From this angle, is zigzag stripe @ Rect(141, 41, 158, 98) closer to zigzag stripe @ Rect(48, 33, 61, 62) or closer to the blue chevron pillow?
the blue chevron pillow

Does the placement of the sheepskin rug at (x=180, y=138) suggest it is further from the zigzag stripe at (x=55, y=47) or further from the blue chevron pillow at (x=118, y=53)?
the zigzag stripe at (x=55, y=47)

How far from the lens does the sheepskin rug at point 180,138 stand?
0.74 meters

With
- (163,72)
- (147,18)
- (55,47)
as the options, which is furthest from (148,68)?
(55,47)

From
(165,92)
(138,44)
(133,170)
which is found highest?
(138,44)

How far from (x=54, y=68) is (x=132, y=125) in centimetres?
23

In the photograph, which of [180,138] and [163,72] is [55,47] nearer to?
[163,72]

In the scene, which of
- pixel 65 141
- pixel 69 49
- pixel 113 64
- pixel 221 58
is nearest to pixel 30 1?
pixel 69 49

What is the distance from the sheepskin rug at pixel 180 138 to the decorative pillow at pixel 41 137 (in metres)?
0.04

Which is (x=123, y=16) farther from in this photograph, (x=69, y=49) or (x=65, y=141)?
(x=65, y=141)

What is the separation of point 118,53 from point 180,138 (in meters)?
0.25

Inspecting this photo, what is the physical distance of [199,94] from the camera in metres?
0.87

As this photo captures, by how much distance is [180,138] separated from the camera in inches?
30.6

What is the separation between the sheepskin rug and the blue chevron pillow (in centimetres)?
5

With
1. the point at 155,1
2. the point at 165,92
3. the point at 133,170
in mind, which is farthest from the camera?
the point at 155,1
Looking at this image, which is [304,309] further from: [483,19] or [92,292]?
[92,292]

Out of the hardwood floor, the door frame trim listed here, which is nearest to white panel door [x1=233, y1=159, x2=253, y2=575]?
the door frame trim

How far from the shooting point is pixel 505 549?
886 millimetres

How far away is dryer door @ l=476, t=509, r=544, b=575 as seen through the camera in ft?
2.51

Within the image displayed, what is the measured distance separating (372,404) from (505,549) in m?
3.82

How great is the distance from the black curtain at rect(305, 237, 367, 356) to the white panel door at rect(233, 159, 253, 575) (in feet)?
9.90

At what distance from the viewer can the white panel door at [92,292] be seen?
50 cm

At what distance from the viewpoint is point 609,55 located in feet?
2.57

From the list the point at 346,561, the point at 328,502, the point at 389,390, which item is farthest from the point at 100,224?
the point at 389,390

Work required: Rewrite the lines of the listing above as a numbered list with blank lines left out, starting with the line containing "Inspecting this photo, what" and going on through the last line of the listing.

Output for this task:
1. Inspecting this photo, what is the physical distance of [199,94] from the camera in metres?
2. 0.87
3. As this photo captures, by how much distance is [180,138] separated from the camera in inches?
4. 30.6
5. What is the separation between the sheepskin rug and the blue chevron pillow (in centimetres)?
6. 5
7. With
8. 1. the point at 155,1
9. 2. the point at 165,92
10. 3. the point at 133,170
11. in mind, which is farthest from the camera?
12. the point at 155,1
13. Looking at this image, which is [304,309] further from: [483,19] or [92,292]?
14. [92,292]
15. Out of the hardwood floor, the door frame trim listed here, which is nearest to white panel door [x1=233, y1=159, x2=253, y2=575]?
16. the door frame trim
17. How far from the shooting point is pixel 505 549?
18. 886 millimetres
19. How far away is dryer door @ l=476, t=509, r=544, b=575 as seen through the camera in ft?
20. 2.51
21. Within the image displayed, what is the measured distance separating (372,404) from (505,549) in m?
22. 3.82
23. How great is the distance from the black curtain at rect(305, 237, 367, 356) to the white panel door at rect(233, 159, 253, 575) (in feet)?
24. 9.90
25. At what distance from the viewer can the white panel door at [92,292] be seen?
26. 50 cm
27. At what distance from the viewpoint is point 609,55 located in feet?
28. 2.57
29. From the list the point at 346,561, the point at 328,502, the point at 389,390, which item is farthest from the point at 100,224?
30. the point at 389,390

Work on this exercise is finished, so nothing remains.